I have a setup wherein I login to a Linux server and run a program from the command prompt. The program opens a video file present in the same directory and sends it to a given port on a given IP address. While the file is being sent, I open another terminal; login to the same Linux server and delete the file being sent.
On doing an 'ls', I don't see the file; but the file continues to be sent successfully in the first terminal.
Could someone explain how this is possible?
Adding on to the question raised in the previous post...

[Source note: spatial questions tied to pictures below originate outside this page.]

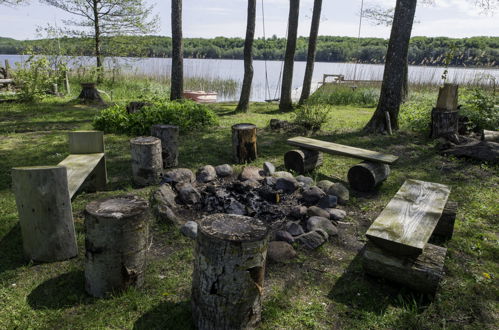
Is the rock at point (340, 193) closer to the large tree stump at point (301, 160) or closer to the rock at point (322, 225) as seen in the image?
the rock at point (322, 225)

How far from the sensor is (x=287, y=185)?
4828 millimetres

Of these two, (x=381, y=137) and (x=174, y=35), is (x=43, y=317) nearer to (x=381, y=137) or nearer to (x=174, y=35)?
(x=381, y=137)

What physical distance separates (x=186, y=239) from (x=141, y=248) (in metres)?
0.86

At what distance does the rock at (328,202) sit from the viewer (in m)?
4.49

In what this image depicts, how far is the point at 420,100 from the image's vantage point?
12.6m

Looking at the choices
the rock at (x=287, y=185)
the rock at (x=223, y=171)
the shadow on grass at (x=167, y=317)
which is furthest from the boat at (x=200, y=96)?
the shadow on grass at (x=167, y=317)

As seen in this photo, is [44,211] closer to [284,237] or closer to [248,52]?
[284,237]

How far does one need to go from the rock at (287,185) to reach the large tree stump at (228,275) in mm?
2359

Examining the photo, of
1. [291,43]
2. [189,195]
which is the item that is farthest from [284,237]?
[291,43]

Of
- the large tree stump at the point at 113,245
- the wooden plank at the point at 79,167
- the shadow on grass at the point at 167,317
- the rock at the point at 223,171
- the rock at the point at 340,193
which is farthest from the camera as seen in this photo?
the rock at the point at 223,171

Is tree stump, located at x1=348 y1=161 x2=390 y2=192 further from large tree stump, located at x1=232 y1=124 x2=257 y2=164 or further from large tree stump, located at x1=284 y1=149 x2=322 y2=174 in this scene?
large tree stump, located at x1=232 y1=124 x2=257 y2=164

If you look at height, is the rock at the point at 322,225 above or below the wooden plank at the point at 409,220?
below

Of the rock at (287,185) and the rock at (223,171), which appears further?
the rock at (223,171)

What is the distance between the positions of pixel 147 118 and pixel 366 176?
5.09 m
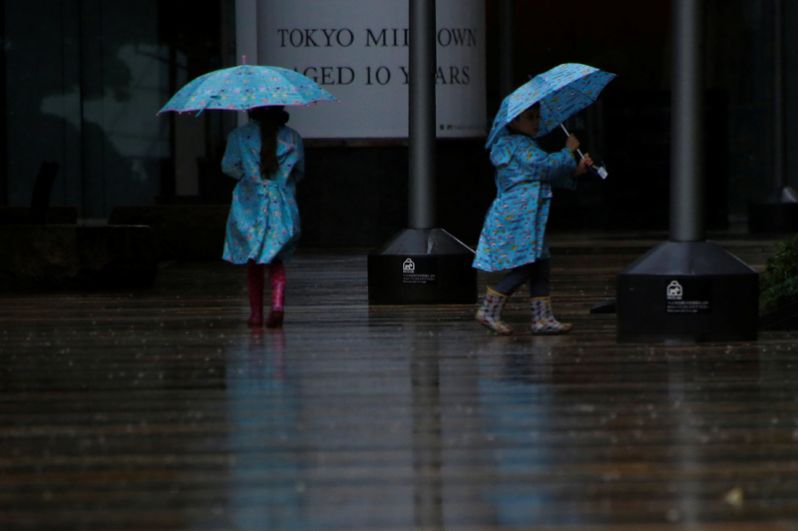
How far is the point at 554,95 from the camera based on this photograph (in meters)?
12.6

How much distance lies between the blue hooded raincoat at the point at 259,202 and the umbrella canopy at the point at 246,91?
0.85ft

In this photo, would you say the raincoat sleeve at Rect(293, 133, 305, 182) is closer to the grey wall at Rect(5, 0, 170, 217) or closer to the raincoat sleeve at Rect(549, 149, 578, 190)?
the raincoat sleeve at Rect(549, 149, 578, 190)

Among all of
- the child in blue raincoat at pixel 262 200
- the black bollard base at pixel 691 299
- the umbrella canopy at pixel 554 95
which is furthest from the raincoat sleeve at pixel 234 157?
the black bollard base at pixel 691 299

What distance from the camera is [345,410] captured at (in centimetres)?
834

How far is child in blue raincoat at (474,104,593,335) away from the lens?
11.9 metres

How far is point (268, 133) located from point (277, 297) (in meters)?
1.02

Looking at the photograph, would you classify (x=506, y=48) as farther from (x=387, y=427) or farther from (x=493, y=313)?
(x=387, y=427)

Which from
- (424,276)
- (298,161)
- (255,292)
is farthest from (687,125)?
(424,276)

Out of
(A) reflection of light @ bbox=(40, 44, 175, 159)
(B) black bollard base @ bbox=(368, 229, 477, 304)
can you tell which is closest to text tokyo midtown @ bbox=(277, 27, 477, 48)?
(A) reflection of light @ bbox=(40, 44, 175, 159)

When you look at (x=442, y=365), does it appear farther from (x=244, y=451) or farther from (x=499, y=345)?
(x=244, y=451)

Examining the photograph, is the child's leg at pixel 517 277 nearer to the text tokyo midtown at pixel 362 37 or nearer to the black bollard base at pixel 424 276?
the black bollard base at pixel 424 276

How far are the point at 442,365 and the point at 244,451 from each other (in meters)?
2.99

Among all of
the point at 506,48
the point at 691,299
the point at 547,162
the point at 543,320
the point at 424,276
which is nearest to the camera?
the point at 691,299

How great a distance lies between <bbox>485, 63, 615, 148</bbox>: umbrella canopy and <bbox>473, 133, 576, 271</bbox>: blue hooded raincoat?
0.17 meters
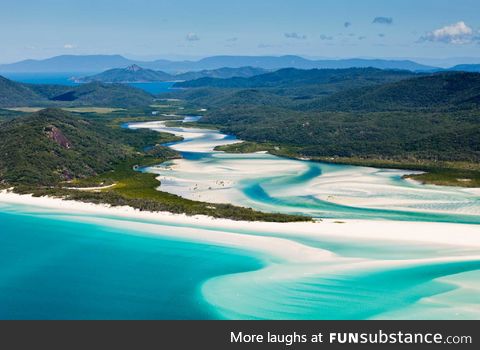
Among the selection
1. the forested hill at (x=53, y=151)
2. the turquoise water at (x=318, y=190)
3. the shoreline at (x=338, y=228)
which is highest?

I tried the same experiment as before, but this time logging into a different Linux server.
In this case, after I have deleted the file being sent; I see that my program running in the first terminal can no longer send the file (throws up an error).
The only thing that seems to be different between the 2 Linux servers is the file system:
1st expt, filesystem = yaffs2
2nd expt, filesystem = mvfs
Do you think this makes a difference? Do different filesystems handle file delete differently?
Could you please point me to some links where I can gather more information.
Distribution: Solaris 11.4, Oracle Linux, Mint, Debian/WSL
Posts: 9,789
Rep:
Under Unix, deleting a file is really just unlinking its content (inode) from one of its directory entries (filename).
As long as at least one directory entry is pointing to the data, the file content is available.
As long as a file descriptor is still open on the file, the data should still be available.
The data is really freed only after all the processes keeping the file open eventually close it.